Some of the days in the past week have been quite blustery and I think landing conditions have been difficult for some of the birds. I haven’t as yet located my new feeder, as I couldn’t really decide where to put it and thought that with windy conditions it wasn’t a fair test on usage anyway. Hopefully I can rectify that in the coming week.
I’ve had the regular visitors coming to the garden including one large crow who is hopping about on the lawn at various times in the day and certainly notices where I have scattered the dried mealworms on the ground. It also has been eating the suet balls and had one feed on the suet log, but I don’t think it could balance too well. A magpie has been coming and also hopping about and striding across the lawn as only they can in their dinner suit plumage.
The sparrows and dunnocks have also been hopping about in various places both taking some food on the ground by the bird table, popping across to the bird bath trays and hopping around in the flowerbed and sometimes going off with blades of grass. They also hop about on my patio and have been pecking some new brickwork at the base of the greenhouse and my new steps. I have seen them do this elsewhere and I’m not sure whether they are after the salt that comes out of the bricks and mortar or whether they’re picking out very small pieces of stone. My picture this week is of one of the sparrows doing just that to the brickwork on my new garden steps.

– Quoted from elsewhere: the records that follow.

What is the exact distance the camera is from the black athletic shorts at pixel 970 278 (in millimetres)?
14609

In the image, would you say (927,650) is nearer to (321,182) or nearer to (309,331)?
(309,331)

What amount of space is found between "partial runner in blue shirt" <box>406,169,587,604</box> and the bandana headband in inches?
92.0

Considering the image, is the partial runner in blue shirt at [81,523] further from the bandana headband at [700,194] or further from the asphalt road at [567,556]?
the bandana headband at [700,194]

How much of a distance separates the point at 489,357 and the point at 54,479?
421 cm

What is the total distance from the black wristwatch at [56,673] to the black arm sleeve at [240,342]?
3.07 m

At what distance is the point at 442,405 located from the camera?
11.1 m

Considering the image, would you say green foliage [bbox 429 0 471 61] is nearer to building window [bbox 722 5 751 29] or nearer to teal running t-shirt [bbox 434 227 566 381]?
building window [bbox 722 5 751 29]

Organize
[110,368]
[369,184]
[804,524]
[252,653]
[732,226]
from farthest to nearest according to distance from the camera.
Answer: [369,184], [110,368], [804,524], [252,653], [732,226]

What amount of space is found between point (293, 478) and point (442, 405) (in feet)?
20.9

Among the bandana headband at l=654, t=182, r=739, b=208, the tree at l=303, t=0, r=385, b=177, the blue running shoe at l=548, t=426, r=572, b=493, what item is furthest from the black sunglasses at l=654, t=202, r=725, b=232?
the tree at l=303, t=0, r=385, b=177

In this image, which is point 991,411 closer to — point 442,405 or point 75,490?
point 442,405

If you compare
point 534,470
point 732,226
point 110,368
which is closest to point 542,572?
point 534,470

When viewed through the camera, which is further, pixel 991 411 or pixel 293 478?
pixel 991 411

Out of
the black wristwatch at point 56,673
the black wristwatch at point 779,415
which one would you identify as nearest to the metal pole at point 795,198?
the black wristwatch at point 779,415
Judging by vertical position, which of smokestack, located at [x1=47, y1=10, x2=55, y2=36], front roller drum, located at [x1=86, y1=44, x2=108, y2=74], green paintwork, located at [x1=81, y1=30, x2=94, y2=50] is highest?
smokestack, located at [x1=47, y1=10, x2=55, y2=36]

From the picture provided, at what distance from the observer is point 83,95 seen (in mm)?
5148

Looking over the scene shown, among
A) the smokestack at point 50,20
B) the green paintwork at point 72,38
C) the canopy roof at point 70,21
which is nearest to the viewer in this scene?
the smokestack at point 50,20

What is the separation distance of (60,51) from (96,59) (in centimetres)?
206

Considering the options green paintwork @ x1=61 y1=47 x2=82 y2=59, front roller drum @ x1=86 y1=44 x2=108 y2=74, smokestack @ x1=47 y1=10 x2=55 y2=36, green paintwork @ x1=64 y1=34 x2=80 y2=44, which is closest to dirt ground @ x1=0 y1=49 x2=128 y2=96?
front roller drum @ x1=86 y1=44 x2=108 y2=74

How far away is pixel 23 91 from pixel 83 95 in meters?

I have only seen a single robin at one time during this past week and hope that the second one is sitting on some eggs, as they were coming in a pair a week or so back. This robin is usually sitting in the cobnut when I go out with some soft bill food or mealworms. The starlings also are enjoying the meal worms and perhaps are taking more than their fair share, as I’m really putting them out for the smaller birds such as the robin, but if they need them, they are welcome. The starlings have also been walking around on the lawn or just hopping about and pecking at the lawn, so I presume they are able to find some bugs and so forth although the ground is now rock hard. It has been an extremely dry month here in Kent with only about 6 mm of rain and some garden plants are looking a bit stressed as they would in the summer. I have also seen the starlings in a couple of neighbouring gardens during the past few days so the local flock of 20 to 30 birds is still in evidence. The blue tits and great tits have also been hopping between the suet logs and the peanut feeder. taking the opportunity when things are a little bit quieter to have their food.

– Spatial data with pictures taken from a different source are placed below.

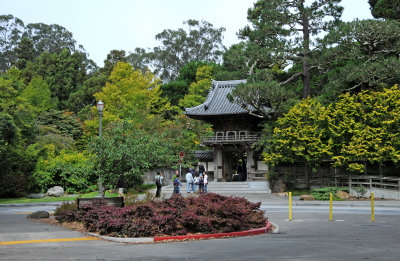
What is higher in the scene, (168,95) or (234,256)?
(168,95)

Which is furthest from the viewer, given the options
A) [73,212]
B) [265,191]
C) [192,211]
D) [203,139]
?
[203,139]

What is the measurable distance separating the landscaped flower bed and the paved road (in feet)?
2.36

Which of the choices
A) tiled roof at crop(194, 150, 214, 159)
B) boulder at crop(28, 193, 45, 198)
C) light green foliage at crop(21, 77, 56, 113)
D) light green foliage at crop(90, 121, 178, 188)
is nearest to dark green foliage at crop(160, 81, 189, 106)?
light green foliage at crop(21, 77, 56, 113)

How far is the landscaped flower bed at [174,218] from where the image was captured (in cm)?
1339

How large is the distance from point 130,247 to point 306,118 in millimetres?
27279

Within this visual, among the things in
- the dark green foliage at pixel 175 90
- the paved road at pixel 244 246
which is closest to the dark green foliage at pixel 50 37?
the dark green foliage at pixel 175 90

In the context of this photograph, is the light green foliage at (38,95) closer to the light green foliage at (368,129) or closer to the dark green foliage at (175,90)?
the dark green foliage at (175,90)

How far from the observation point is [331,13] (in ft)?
141

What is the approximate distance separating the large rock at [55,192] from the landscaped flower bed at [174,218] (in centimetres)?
2429

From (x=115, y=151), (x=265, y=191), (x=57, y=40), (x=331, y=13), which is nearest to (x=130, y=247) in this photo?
(x=115, y=151)

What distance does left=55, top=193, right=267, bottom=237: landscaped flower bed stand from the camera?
1339 centimetres

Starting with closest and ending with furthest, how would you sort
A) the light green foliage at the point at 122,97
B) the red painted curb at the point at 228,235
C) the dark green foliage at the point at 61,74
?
the red painted curb at the point at 228,235, the light green foliage at the point at 122,97, the dark green foliage at the point at 61,74

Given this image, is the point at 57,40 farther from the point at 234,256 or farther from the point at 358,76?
the point at 234,256

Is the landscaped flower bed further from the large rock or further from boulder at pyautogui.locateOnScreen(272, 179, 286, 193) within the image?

The bird bath continues to be popular and it was a little bit crowded the other day with at least four pigeons in one of the saucers and several others queueing and squabbling as they waited their turn. After all that bathing I had to go out and refill the saucer. Other larger birds have been seen during the past week including a pair of collared doves, a couple of jackdaws and at least three wood pigeons. The blackbirds are still coming and there are at least two males and one female regularly in the garden, but I was reading about song thrushes yesterday and I don’t remember the last time I saw one of those in my garden, although they used to be fairly frequent visitors.
Despite cooler weather I have seen some larger bees feeding on various spring flowers but no butterflies since Easter.